[GIVEN TEXT]
== Segment start ==

# 29 gallon aquarium question



## cattails (Jul 22, 2011)

I have set up a 29 gallon community aquarium for my 5 year old granddaughter. The tank is about 4 years old and is an "All Glass" brand tank in perfect condition. I bought it myself so I know it's history. I have noticed that the front glass panel along the top has an ever so slight bulge to it. I measured it and it is only 1/8th of an inch off of straight. I don't think that this is a new issue with this tank but I wanted to find out of this is normal for a 29 gallon tank filled to the top. When I did an 8 gallon water change recently the top front edge went back to straight so it is definitely the pressure of the water pushing on it. A 29 gallon does have quite a high and long front (& back) panel for the water to push on so maybe a slight bulge is just normal for this size of tank. Thanks for any info.


----------



## zephspacer (Jul 29, 2011)

hmm... Im not sure about that my 29 gallon is 31x18x12 inches. Mine does not have a bulge at the top. How much did you pay for it? I got mine from a guy that only wanted 27 dollars for it. which included light, filter, pump, stand and fish and a bunch of other things LOL!


----------



## cattails (Jul 22, 2011)

Sorry for your loss of your tank and all of the fish in it. That's what I'd like to avoid. I bought the aquarium new about 4 years ago, which isn't old for an aquarium (in my opinion). I don't remember how much I paid for it but it was from a local pet store so I'm sure it was not cheap. I almost lost an old 55 gallon and all of it's inhabitants a couple of years ago. It was an old used tank that my friend gave me. I walked into the room and it was bowing out at least an inch in the front. Luckily I caught it in time and quickly lowered the water level and then transferred the fish to a new 55 gallon. Whew, that was a close one!


----------



## jrman83 (Jul 9, 2010)

Does this tank still have the top plastic ring on it? Rimless?


----------



## cattails (Jul 22, 2011)

Yes, it still has the black plastic rim around the top.


----------

== Segment end ==

[SOURCE DATA]

== Segment start ==

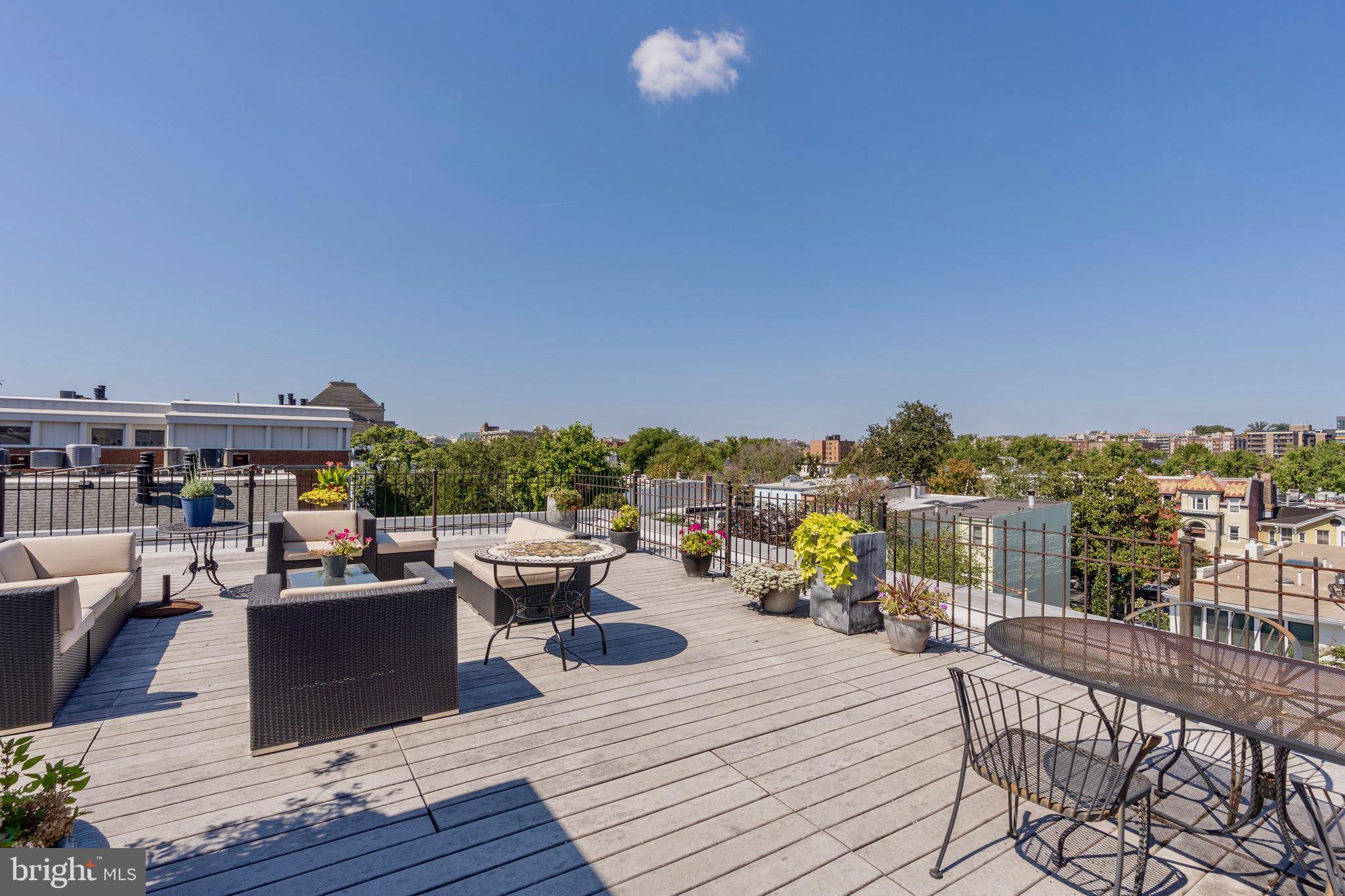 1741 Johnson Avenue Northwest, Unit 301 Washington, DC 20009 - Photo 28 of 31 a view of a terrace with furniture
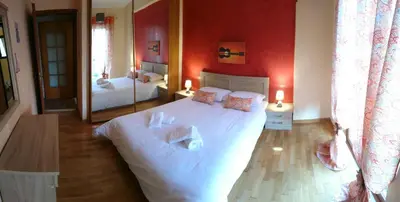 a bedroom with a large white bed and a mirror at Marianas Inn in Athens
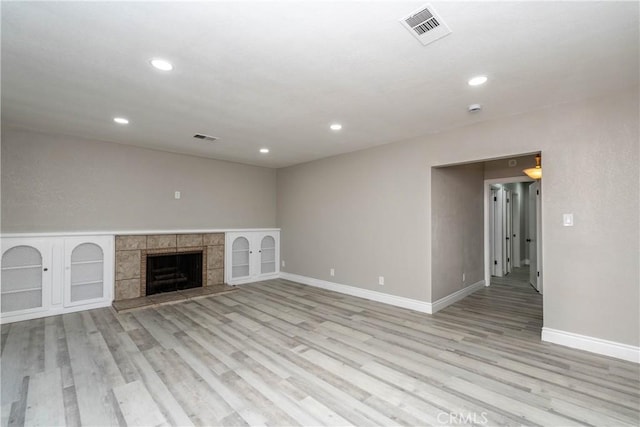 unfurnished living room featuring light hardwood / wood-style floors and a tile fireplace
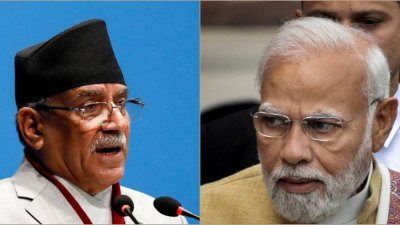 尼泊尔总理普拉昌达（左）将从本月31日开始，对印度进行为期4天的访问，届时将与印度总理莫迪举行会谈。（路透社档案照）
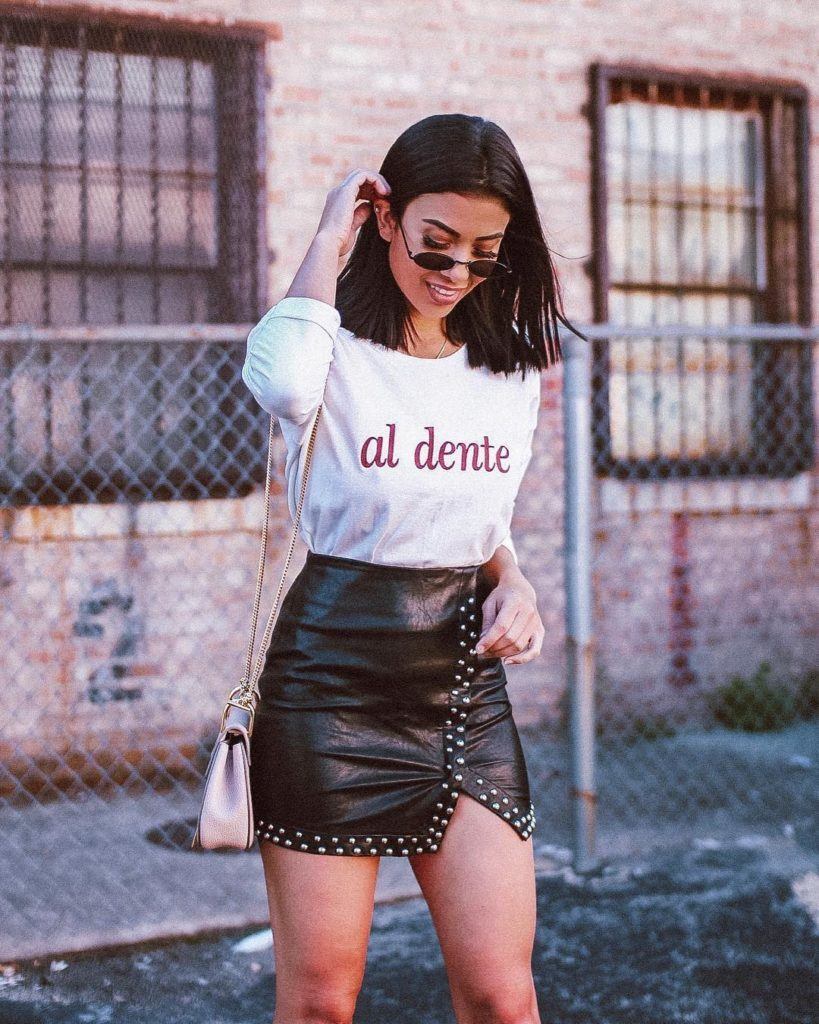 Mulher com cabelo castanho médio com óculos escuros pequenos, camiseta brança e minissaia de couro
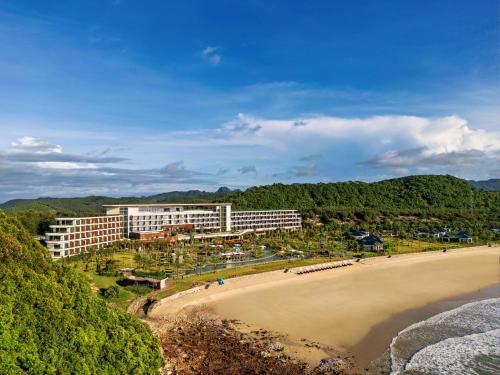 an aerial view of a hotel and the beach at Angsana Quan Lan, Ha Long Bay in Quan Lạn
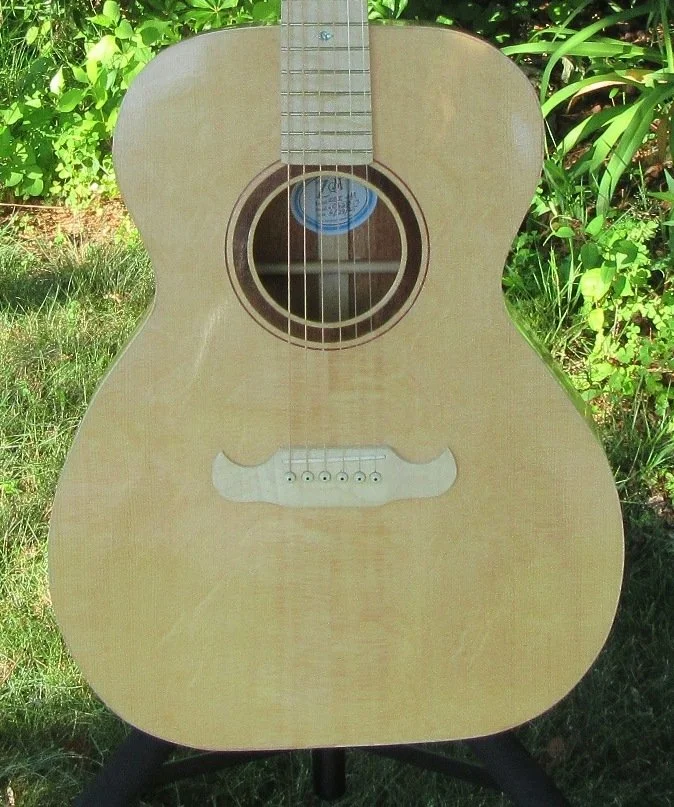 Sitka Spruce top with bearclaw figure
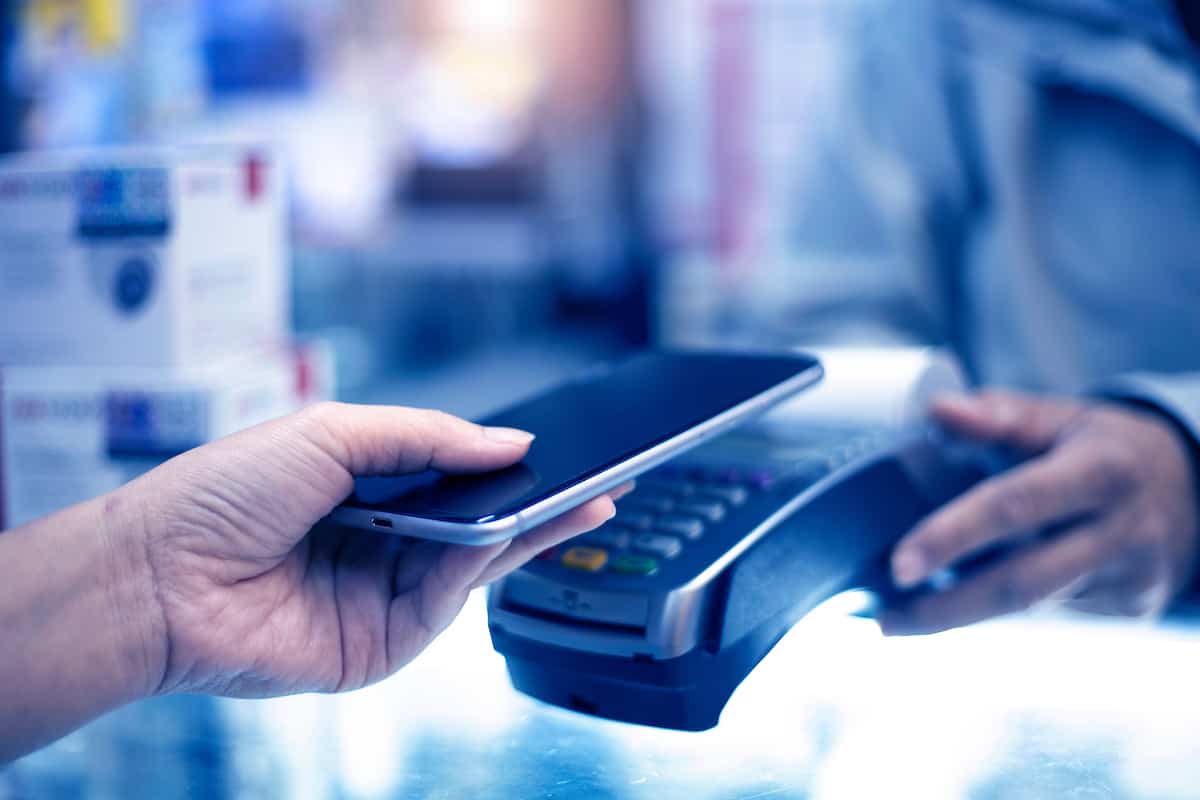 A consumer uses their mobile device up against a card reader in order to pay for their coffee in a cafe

== Segment end ==
== Segment start ==

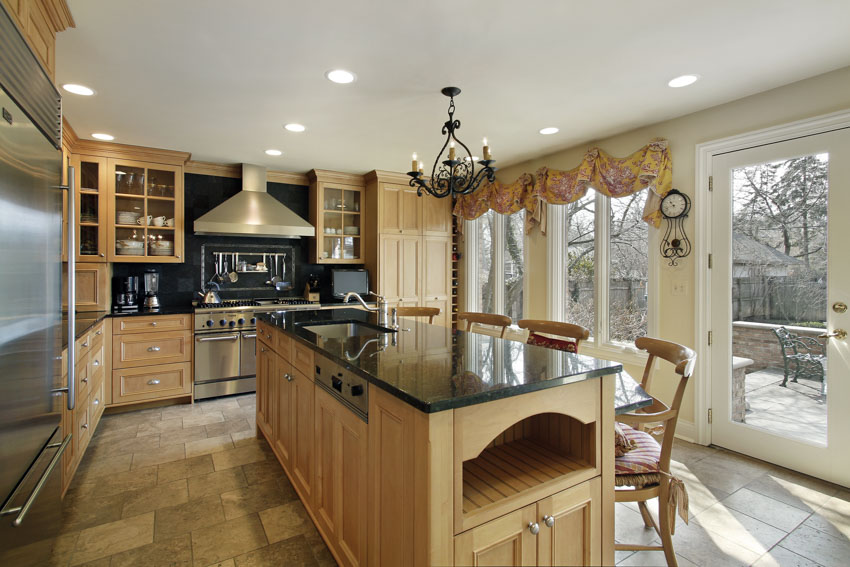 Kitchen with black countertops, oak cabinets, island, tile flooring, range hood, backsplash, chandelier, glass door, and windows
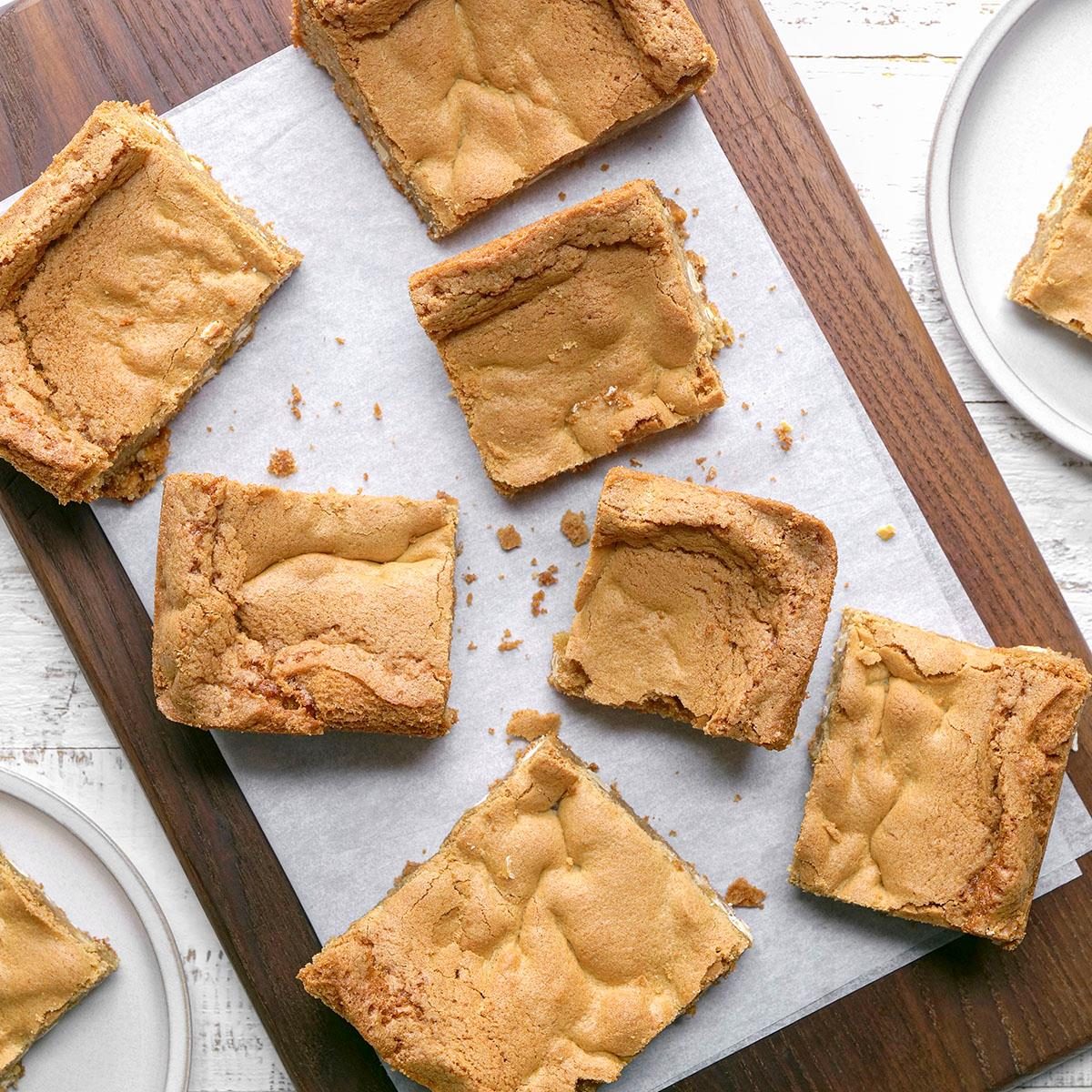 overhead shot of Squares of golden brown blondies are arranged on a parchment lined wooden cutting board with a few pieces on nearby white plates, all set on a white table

== Segment end ==
== Segment start ==

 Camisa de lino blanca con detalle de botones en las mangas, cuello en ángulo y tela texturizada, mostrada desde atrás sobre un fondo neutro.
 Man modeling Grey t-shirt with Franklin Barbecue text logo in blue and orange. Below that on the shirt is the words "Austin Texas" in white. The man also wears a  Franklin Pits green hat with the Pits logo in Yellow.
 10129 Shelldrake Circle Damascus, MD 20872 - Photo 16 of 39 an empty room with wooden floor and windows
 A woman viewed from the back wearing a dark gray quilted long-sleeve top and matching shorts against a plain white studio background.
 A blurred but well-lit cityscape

== Segment end ==

[QUESTIONS ON THE MATERIAL]
1. In the aquarium thread, how far off straight did the front glass panel measure?
2. Rewrite the entries that open with the line containing "1741 Johnson Avenue" and close with the line containing "A consumer uses" as a JSON list of strings, one string per line, omitting the pictures.
The aquarium thread and the entries were taken from separate sources.

[OUTPUTS BY TASK]
1. 1/8th of an inch.

2.
[
  " 1741 Johnson Avenue Northwest, Unit 301 Washington, DC 20009 - Photo 28 of 31 a view of a terrace with furniture",
  " a bedroom with a large white bed and a mirror at Marianas Inn in Athens",
  " unfurnished living room featuring light hardwood / wood-style floors and a tile fireplace",
  " 尼泊尔总理普拉昌达（左）将从本月31日开始，对印度进行为期4天的访问，届时将与印度总理莫迪举行会谈。（路透社档案照）",
  " Mulher com cabelo castanho médio com óculos escuros pequenos, camiseta brança e minissaia de couro",
  " an aerial view of a hotel and the beach at Angsana Quan Lan, Ha Long Bay in Quan Lạn",
  " Sitka Spruce top with bearclaw figure",
  " A consumer uses their mobile device up against a card reader in order to pay for their coffee in a cafe"
]